- _WHAT THE TASK REQUIRES_
Pull every line of the entries that has the word "site".

= = =

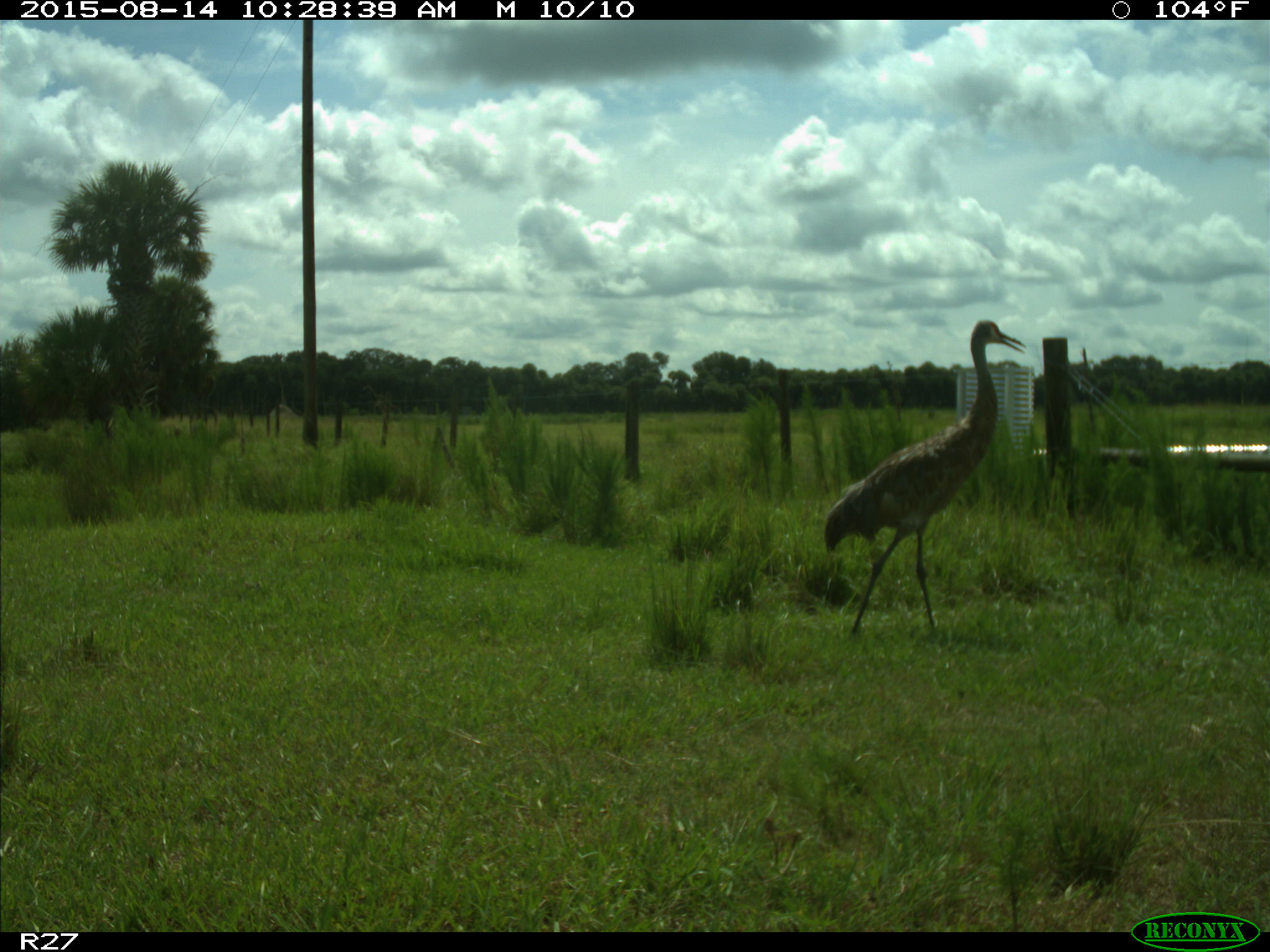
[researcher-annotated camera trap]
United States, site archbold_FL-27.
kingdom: Animalia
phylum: Chordata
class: Aves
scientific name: Aves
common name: birds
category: unidentified bird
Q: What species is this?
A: Unidentified bird (birds) (Aves).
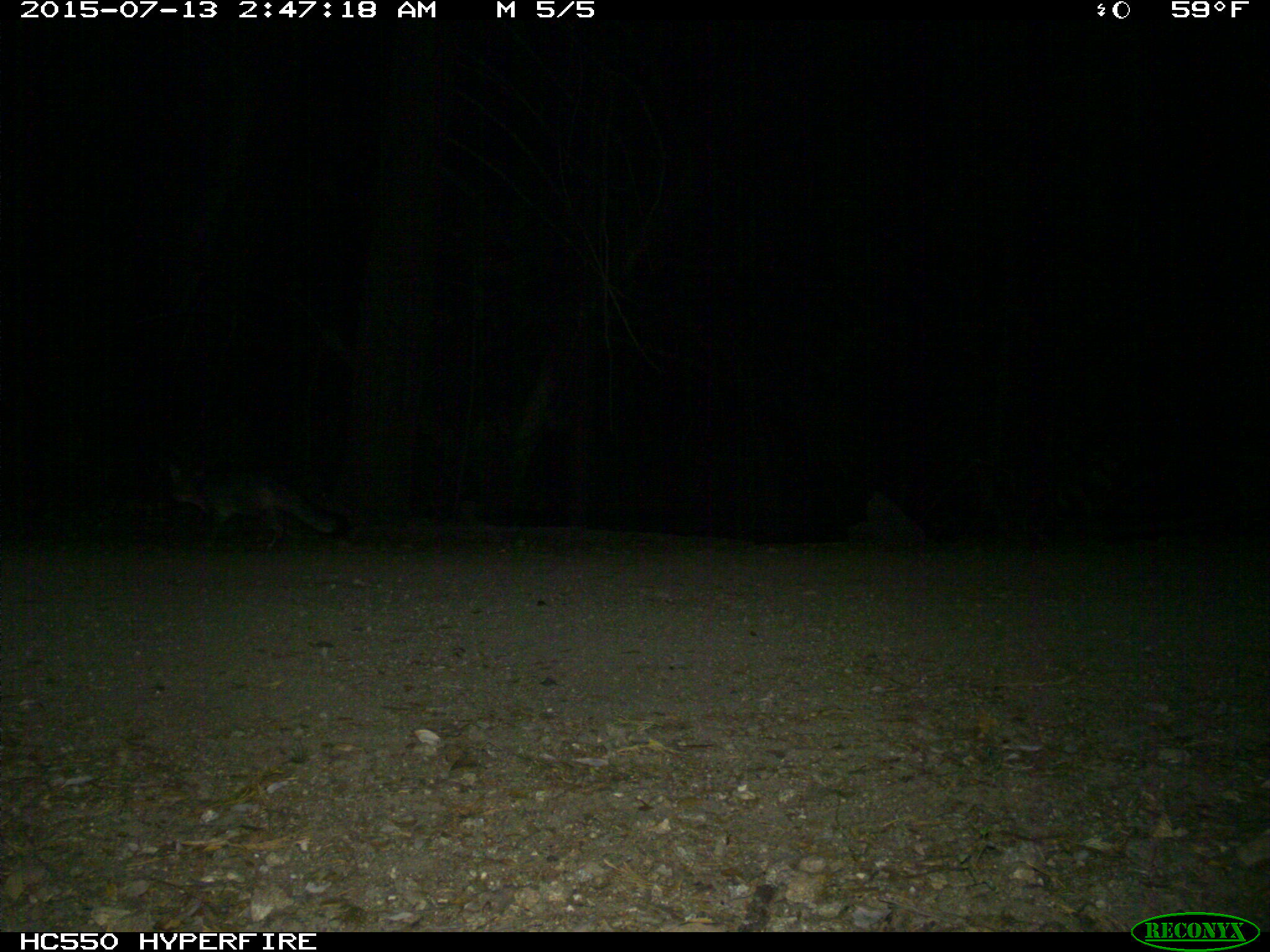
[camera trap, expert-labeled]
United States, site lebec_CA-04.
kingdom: Animalia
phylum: Chordata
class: Mammalia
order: Carnivora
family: Canidae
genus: Urocyon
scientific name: Urocyon cinereoargenteus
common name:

= = =

- _RESULT OF THE TASK_
United States, site archbold_FL-27.
United States, site lebec_CA-04.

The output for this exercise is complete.